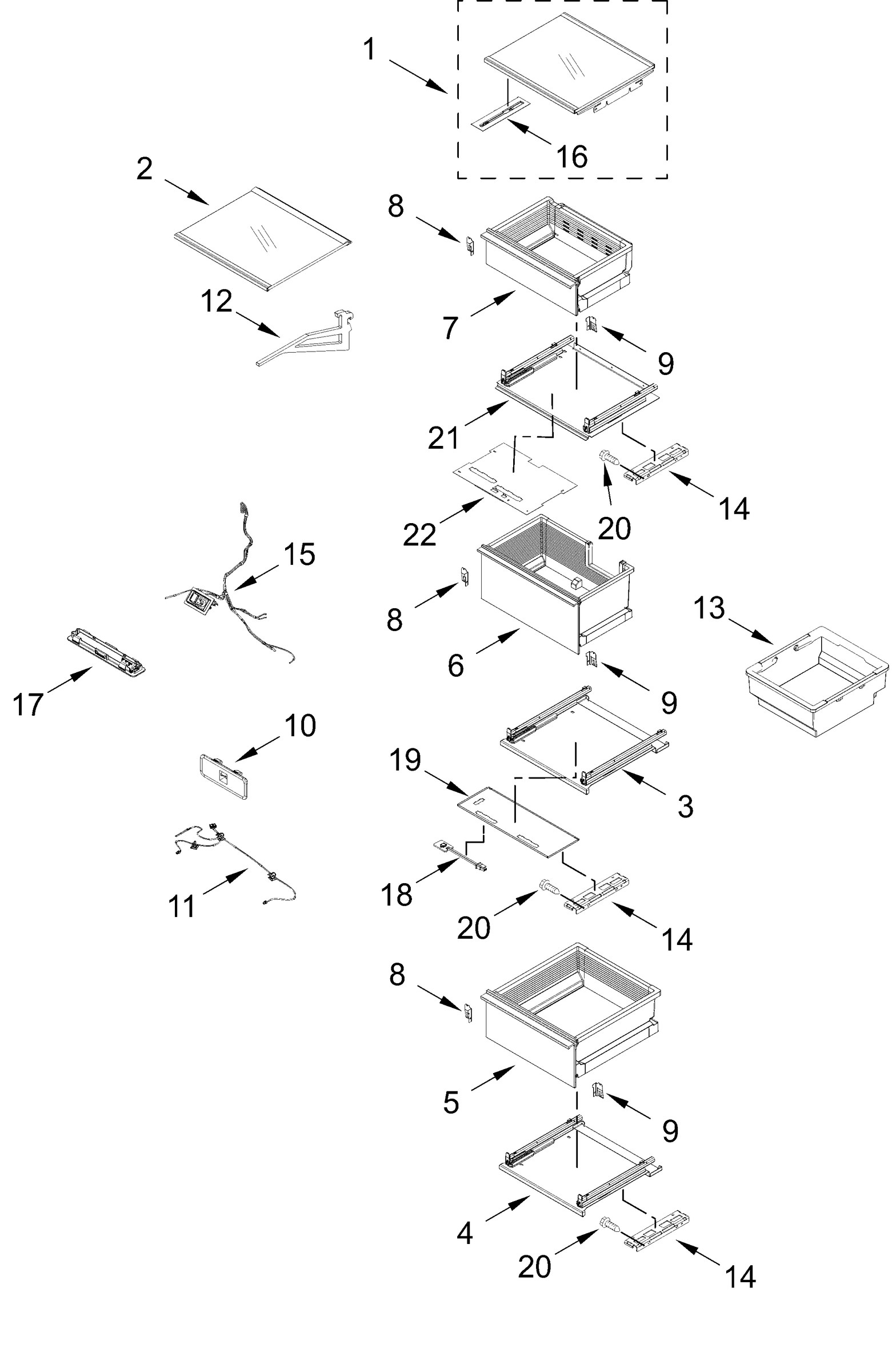 1
16
2
8
12
7
9
21
14
20
22
15
8
13
6
17
9
10
19
3
18
11
20
14
8
5
9
4
20
14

* * *

## [BRIEF]
The answer must be the data above, repeated exactly, with no pictures.

## [ANSWER TO THE PROBLEM]
 1
16
2
8
12
7
9
21
14
20
22
15
8
13
6
17
9
10
19
3
18
11
20
14
8
5
9
4
20
14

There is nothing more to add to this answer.